Historiadores querem acabar com o mito de D. Sebastião
Os dois investigadores dizem ter tido acesso a documentos que provam que o rei D. Sebastião tombou no campo da batalha de Alcácer Quibir (Marrocos) e que o seu corpo foi resgatado e transferido para Ceuta, onde permaneceu até ser trasladado para Portugal.
O resultado da investigação, que será publicado em Maio na Revista Cultural Praça Velha, editada pela Câmara Municipal da Guarda, leva os historiadores Carlos d'Abreu (Guarda) e Emílio Rivas Calvo (Salamanca, Espanha) a defenderem a abertura do tumulo de D. Sebastião e a análise das ossadas.
A batalha de Alcácer Quibir foi travada a 4 de Agosto de 1578, em Marrocos, tendo o exército português sofrido uma grande derrota frente aos mouros, que culminou com a morte do rei D. Sebastião.
Carlos d'Abreu recorda que a História refere, pelos relatos de Jerónimo de Mendonça (cronista de A Jornada de África), que "ninguém viu morrer o rei", do que resultou ter sido criado em Portugal um mito em torno do monarca.
"A historiografia criou o mito sebastiânico, em como ele não terá morrido no campo de batalha, mas antes, desonrado pela derrota, terá partido e andado a vaguear por aí", disse.
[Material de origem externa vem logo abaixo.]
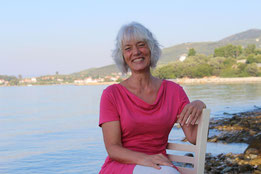 Foto von Karina Berg, Tai Chi und Qi Gong Lehrerin, Ferienkurse, Urlaub am Meer in Griechenland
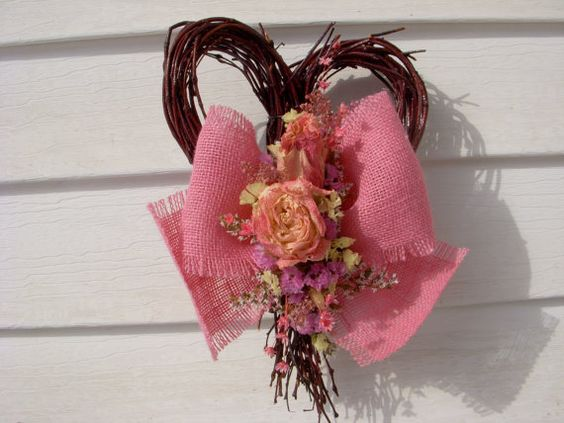 This lovely birch heart is the perfect gift size that measures 10 x 7 including the flowers. The heart is treated with a clear sealer and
Com a sua investigação, iniciada em 2003, quando estava de férias em Ceuta, o historiador garante que deita o mito "por terra", porque afinal D. Sebastião "morreu e o seu corpo foi resgatado do local da batalha".
Carlos d'Abreu conta que, durante o processo de investigação, realizada em colaboração com o investigador espanhol, encontrou no Archivo General de Simancas (Espanha) documentos relacionados com a entrega do corpo do monarca português.
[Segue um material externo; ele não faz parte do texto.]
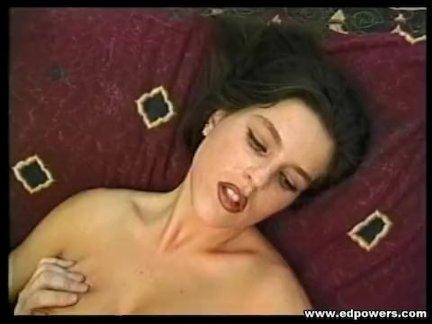 Молодая проститутка трахается со престарелым клиентом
"A primeira reacção que tive - assinalou - foi que, eventualmente, os documentos não fossem verdadeiros", mas a sua autenticidade foi garantida pelos serviços do arquivo.
Documentos provam trasladação do corpo do monarca
Os historiadores tiveram acesso a vários documentos relacionados com o processo pós-morte do monarca na Batalha de Alcácer Quibir, destacando três deles.
Um dos documentos é a acta da entrega do corpo do monarca em Ceuta (Praça que foi portuguesa até 1640), datada de 10 de Dezembro de 1578, que relata a recepção do corpo e a sua deposição na igreja do Mosteiro da Santíssima Trindade.
O segundo documento, emitido no dia seguinte, transcreve uma comunicação do embaixador do Rei Filipe II de Espanha a confirmar a chegada do cadáver a Ceuta e o terceiro, datado de 8 de Janeiro de 1579, é uma carta do cardeal-rei D. Henrique a Filipe II a agradecer "tudo o que Filipe II fez em relação à recuperação do corpo".
Carlos d'Abreu refere ainda que o corpo do monarca esteve em Ceuta até 1582, quando o rei Filipe I de Portugal "o fez trasladar para Portugal e tumulou-o, bem como à sua família, no Mosteiro dos Jerónimos".
Os dois investigadores defendem agora, à semelhança de outros, que o túmulo de D. Sebastião "seja aberto e se realizem análises de ADN do corpo do rei e dos seus antepassados que também ali se encontram sepultados".
"Comungamos desta opinião, porque achamos que a ciência deve ser posta ao serviço da verdade", argumenta o investigador residente na Guarda.
"Sendo eu um visitante do Mosteiro dos Jerónimos, sabia que existia lá um túmulo de D. Sebastião, mas não lhe dava importância porque a ideia que a historiografia transmitia era que o túmulo estava vazio, que era simbólico", observou.
Por isso, defende a abertura do túmulo do monarca "para que se esclareça se os ossos pertencem ou não ao rei".
"Acho que isso deve ser feito. (...) Se hoje a ciência nos dá essa possibilidade, por que razão havemos de continuar a alimentar o mito?", questiona.
Segundo Carlos d'Abreu, os historiadores que se têm debruçado sobre o estudo de D. Sebastião têm sido "negligentes, porque não se esforçaram por dissipar essas dúvidas que ainda hoje persistem".
"Dá a sensação que houve uma estratégia, montada por parte não sei de quem, no sentido de sonegar a informação contida nestes documentos que, por serem conhecidos por alguns historiadores, mesmo que poucos, não são por isso inéditos", conclui.